> How does APCC dynamic meridian delay work?
It is “dynamic” because the meridian delay can automatically change when declination changes. I'm going to copy a paragraph out of the APCC help, which you can find at this link:
Instead of just a single meridian limit for all declinations, you can configure an arbitrary number of different limits at different declinations. This is useful because at each declination there can be a different hour angle at which the telescope will touch the pier. In declination regions where the telescope can theoretically go the full 6 hours past in the west, the meridian limits can establish horizon tracking limits for the practical distance past the meridian where you can reasonably continue to work. Likewise, in the east, they can set the practical horizon ahead of the meridian where you can reasonably start an image.

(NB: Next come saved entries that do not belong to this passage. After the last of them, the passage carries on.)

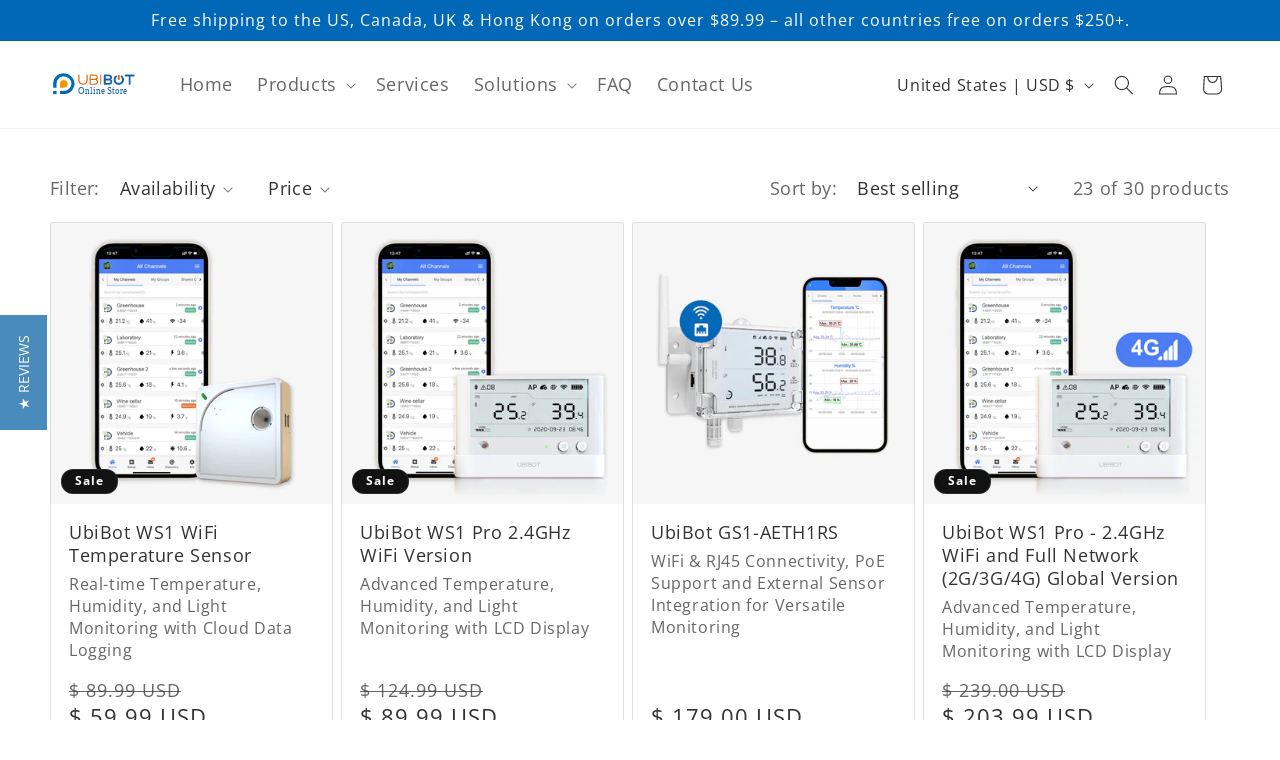

--- FILE ---
content_type: text/javascript
request_url: https://store.ubibot.com/cdn/shop/t/23/compiled_assets/scripts.js?v=8317
body_size: 600
content:
(function(){var __sections__={};(function(){for(var i=0,s=document.getElementById("sections-script").getAttribute("data-sections").split(",");i<s.length;i++)__sections__[s[i]]=!0})(),function(){if(__sections__.header)try{class StickyHeader extends HTMLElement{constructor(){super()}connectedCallback(){this.header=document.querySelector(".section-header"),this.headerIsAlwaysSticky=this.getAttribute("data-sticky-type")==="always"||this.getAttribute("data-sticky-type")==="reduce-logo-size",this.headerBounds={},this.setHeaderHeight(),window.matchMedia("(max-width: 990px)").addEventListener("change",this.setHeaderHeight.bind(this)),this.headerIsAlwaysSticky&&this.header.classList.add("shopify-section-header-sticky"),this.currentScrollTop=0,this.preventReveal=!1,this.predictiveSearch=this.querySelector("predictive-search"),this.onScrollHandler=this.onScroll.bind(this),this.hideHeaderOnScrollUp=()=>this.preventReveal=!0,this.addEventListener("preventHeaderReveal",this.hideHeaderOnScrollUp),window.addEventListener("scroll",this.onScrollHandler,!1),this.createObserver()}setHeaderHeight(){document.documentElement.style.setProperty("--header-height",`${this.header.offsetHeight}px`)}disconnectedCallback(){this.removeEventListener("preventHeaderReveal",this.hideHeaderOnScrollUp),window.removeEventListener("scroll",this.onScrollHandler)}createObserver(){new IntersectionObserver((entries,observer2)=>{this.headerBounds=entries[0].intersectionRect,observer2.disconnect()}).observe(this.header)}onScroll(){const scrollTop=window.pageYOffset||document.documentElement.scrollTop;if(!(this.predictiveSearch&&this.predictiveSearch.isOpen)){if(scrollTop>this.currentScrollTop&&scrollTop>this.headerBounds.bottom){if(this.header.classList.add("scrolled-past-header"),this.preventHide)return;requestAnimationFrame(this.hide.bind(this))}else scrollTop<this.currentScrollTop&&scrollTop>this.headerBounds.bottom?(this.header.classList.add("scrolled-past-header"),this.preventReveal?(window.clearTimeout(this.isScrolling),this.isScrolling=setTimeout(()=>{this.preventReveal=!1},66),requestAnimationFrame(this.hide.bind(this))):requestAnimationFrame(this.reveal.bind(this))):scrollTop<=this.headerBounds.top&&(this.header.classList.remove("scrolled-past-header"),requestAnimationFrame(this.reset.bind(this)));this.currentScrollTop=scrollTop}}hide(){this.headerIsAlwaysSticky||(this.header.classList.add("shopify-section-header-hidden","shopify-section-header-sticky"),this.closeMenuDisclosure(),this.closeSearchModal())}reveal(){this.headerIsAlwaysSticky||(this.header.classList.add("shopify-section-header-sticky","animate"),this.header.classList.remove("shopify-section-header-hidden"))}reset(){this.headerIsAlwaysSticky||this.header.classList.remove("shopify-section-header-hidden","shopify-section-header-sticky","animate")}closeMenuDisclosure(){this.disclosures=this.disclosures||this.header.querySelectorAll("header-menu"),this.disclosures.forEach(disclosure=>disclosure.close())}closeSearchModal(){this.searchModal=this.searchModal||this.header.querySelector("details-modal"),this.searchModal.close(!1)}}customElements.define("sticky-header",StickyHeader)}catch(e){console.error(e)}}(),function(){if(__sections__["index-iot-data"])try{let getdata2=function(){$.ajax({url:"//api.ubibot.com/getOverallStats",type:"GET",dataType:"json",cache:!1,error:function(){},success:function(data){console.log(data.objects),test5==4&&(test5=0),test5==0&&(nowobjects==0&&(nowobjects=.9*data.objects),lastobjects=nowobjects,nimusobjects=(data.objects-nowobjects)/300,nowobjects=data.objects),test5++,nowrequests==0&&(nowrequests=.9*data.requests),lastrequests=nowrequests,nimusrequests=(data.requests-nowrequests)/60,nowrequests=data.requests,test123=0,test2()}})},test2=function(){show_num2(parseInt(parseFloat(lastobjects)+(test5*60+test123)*parseFloat(nimusobjects))),test123++},show_num2=function(n){console.log(n),$(".t_num").text(n),$(".t_num_text").text("\u6761"),$(".t_num_text").append("<sup>+</sup>")};var getdata=getdata2,test=test2,show_num=show_num2;let lastobjects=0,lastrequests=0,nimusobjects=0,nimusrequests=0,nowobjects=0,nowrequests=0,test123=0,test5=0;getdata2(),setInterval(getdata2(),6e4),setInterval(test2(),3e3)}catch(e){console.error(e)}}()})();
//# sourceMappingURL=/cdn/shop/t/23/compiled_assets/scripts.js.map?v=8317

To configure the dynamic meridian delay values you use APCC’s Meridian Limit Explorer (perhaps in the daytime) to map the counterweight-up limits of your specific scope on your mount. The limits (meridian delays) will be different depending on the scope and the latitude of the site. Once you do it once, you will see that it is pretty easy to use. Here are three different links explaining the operation in more detail:
After defining the limits, when using APCC with SGPro, APCC will be able to automatically use the pre-defined limit for the mount’s current declination and pier side.
I hope this information helps to explain what “dynamic meridian delay” means.